# (SC) Balneário Camboriú - a cidade mais topzera do Brasil (e de qualquer universo)



## lorrampaiva (Feb 7, 2008)

^^ Nem tanto. 

Gasosa a R$ 4 (aqui tá 4,60 pra cima). O preço dos imóveis não é absurdo, um apê próximo ao mar, de 2 quartos, tá a 700/800k. Os preços dos supermercados estão na média. Os restaurantes (ao menos nessa época) também não são caros, pratos de frutos do mar estão por volta de 100 para duas pessoas. 

Para quem é do Rio... :X


----------



## ViniLeti (Sep 27, 2017)

Driano MG said:


> Rapaz essas suas andanças pelo Sul está me atiçando (aqui me Minas fala isso) de novo a visitar a região o mais rápido possível.
> 
> Concordo com tudo que vc falou sobre o poder público e a iniciativa privada e como uma cidade empreendedora consegue resultados incríveis, pena que elas são exceções no Brasil.
> 
> Achou a cidade cara? Eu Achei...:lol:


Estive em BC em Dezembro passado... não achei caro...

15 dias atrás fui ao RJ... esse sim achei caro... nao hospedagem... mas comida Boa, transporte...

BC é um sonho mas amei a Meia Praia em Itapema...


----------



## fernando-mota (Aug 5, 2014)

Parabéns pelas fotos!!
A cidade surpreende mesmo!!
O que mais gostei são os comércios de rua, a vida pedonal, parece uma cidade com muito mais habitantes do que tem!!


----------



## SCCP Felipe (Jan 28, 2019)

Sou de São Paulo, estive em BC em Fevereiro de 2018, gostei bastante, é um lugar que com certeza voltarei assim que possível, vale muito a pena


----------



## DNA Mitocondrial (Sep 4, 2018)

É uma cidade bem estreita, e isso me gerou um questionamento ; se hipoteticamente todos esses edifícios de BC fossem fixamente ocupados, a cidade entraria em colapso, não?


----------



## fewg (Jun 24, 2009)

A cidade não tem uma perfil econômico pra ser toda ocupada e nem foi erguida com tal propósito. É turística e sua ocupação máxima se dá em períodos sazonais do ano, o que não a torna nem um pouco pior que várias outras cidades grandes do Brasil no quesito trânsito ou fluxo de pessoas.

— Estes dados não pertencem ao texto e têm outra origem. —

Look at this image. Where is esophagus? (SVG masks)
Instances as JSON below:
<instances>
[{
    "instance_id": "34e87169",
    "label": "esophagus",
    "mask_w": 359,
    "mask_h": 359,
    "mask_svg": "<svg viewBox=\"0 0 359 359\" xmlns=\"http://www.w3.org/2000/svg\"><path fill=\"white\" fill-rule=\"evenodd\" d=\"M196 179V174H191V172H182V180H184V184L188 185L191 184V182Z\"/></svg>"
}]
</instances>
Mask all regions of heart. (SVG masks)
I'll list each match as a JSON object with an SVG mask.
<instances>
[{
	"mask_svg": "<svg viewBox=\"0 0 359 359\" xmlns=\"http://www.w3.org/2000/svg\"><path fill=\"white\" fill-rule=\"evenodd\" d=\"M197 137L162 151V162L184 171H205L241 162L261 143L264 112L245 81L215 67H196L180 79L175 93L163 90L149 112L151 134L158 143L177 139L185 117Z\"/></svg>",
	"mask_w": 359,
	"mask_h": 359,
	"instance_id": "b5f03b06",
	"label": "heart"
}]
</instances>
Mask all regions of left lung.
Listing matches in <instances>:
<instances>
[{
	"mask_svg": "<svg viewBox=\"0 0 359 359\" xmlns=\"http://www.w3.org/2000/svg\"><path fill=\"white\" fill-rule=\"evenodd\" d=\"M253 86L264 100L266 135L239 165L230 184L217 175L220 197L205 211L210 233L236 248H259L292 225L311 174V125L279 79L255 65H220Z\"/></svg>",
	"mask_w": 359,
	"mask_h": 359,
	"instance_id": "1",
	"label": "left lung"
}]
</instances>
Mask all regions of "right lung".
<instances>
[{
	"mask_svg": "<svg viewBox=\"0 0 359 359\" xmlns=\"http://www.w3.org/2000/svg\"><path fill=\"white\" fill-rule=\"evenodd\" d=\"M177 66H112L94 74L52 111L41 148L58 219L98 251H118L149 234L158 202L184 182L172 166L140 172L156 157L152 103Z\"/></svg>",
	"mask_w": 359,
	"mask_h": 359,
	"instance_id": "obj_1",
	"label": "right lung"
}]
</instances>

Excelentes fotos lorrampaiva, não tem um ano que eu não costumo visitá-la. Espero voltar em breve.


----------



## lorrampaiva (Feb 7, 2008)

Obrigado pelos comentários!


----------



## victor_hs (Jul 2, 2015)

A cidade é linda, sem comentários, com uma beleza incrível e opções de lazer pra todos os gostos. Pra virar padrão primeiro mundo, só faltar melhorar um pouco a urbanização, com isso me refiro às calçadas e à fiação aérea horrível.



lorrampaiva said:


> *
> 107 -
> 
> IMG_20190412_130832 by Lorram, no Flickr
> ...


Eu já fui em BC diversas vezes e até minha penúltima visita em 2015, eu nunca tinha visto um único pedinte nas ruas. Pois, 3 anos depois, eu visito a cidade novamente e me deparo com vários índios jogados na calçada pedindo esmolas. Pelo visto, os índios descobriram que BC tá cheio de gente rica e resolveram ir pedir dinheiro por lá. 
Acho bom a prefeitura dar uma atenção pra essa situação, caso contrário, em alguns anos a cidade vai estar repleto de índios pedintes, e isso não vai pegar nada bem pra imagem da cidade. É assim que começa...


----------



## lorrampaiva (Feb 7, 2008)

^^ Olha, se vi dois ou três na minha estada, no máximo, foi muito. Tem a ressalva de ter sido na descida do vale da temporada (Abril), mas para mim isso é o de menos. A cidade ainda tem um zelo e ordenamento muito acima da média, fora um ou outro problema pontual.


----------



## Pietrin (Mar 30, 2010)

^^ não tem muito o que fazer... seguidamente indago esses indígenas quando me abordam na praia (sempre colocam as crianças para vender coisas hno, são sempre kaingangs das terras indígenas Xapecó, Chimbangue e Nonoai.


----------



## Rodriogs (May 3, 2008)

O mínimo que uma cidade tão rica e densa podia fazer é aterrar essa fiação. Melhoraria demais.


----------



## Silasssa (Oct 21, 2008)

lorrampaiva said:


> *Boa noite pessoal!
> 
> Posto aqui, para vocês, registros fotográficos da minha passagem à topzera Balneário Camboriú, feita na última sexta-feira (13).
> 
> ...


Parabéns pelas fotos! Bom trabalho.
Pode mandar o link do seu tópico sobre Gramado?


----------



## lorrampaiva (Feb 7, 2008)

Silasssa said:


> Parabéns pelas fotos! Bom trabalho.
> Pode mandar o link do seu tópico sobre Gramado?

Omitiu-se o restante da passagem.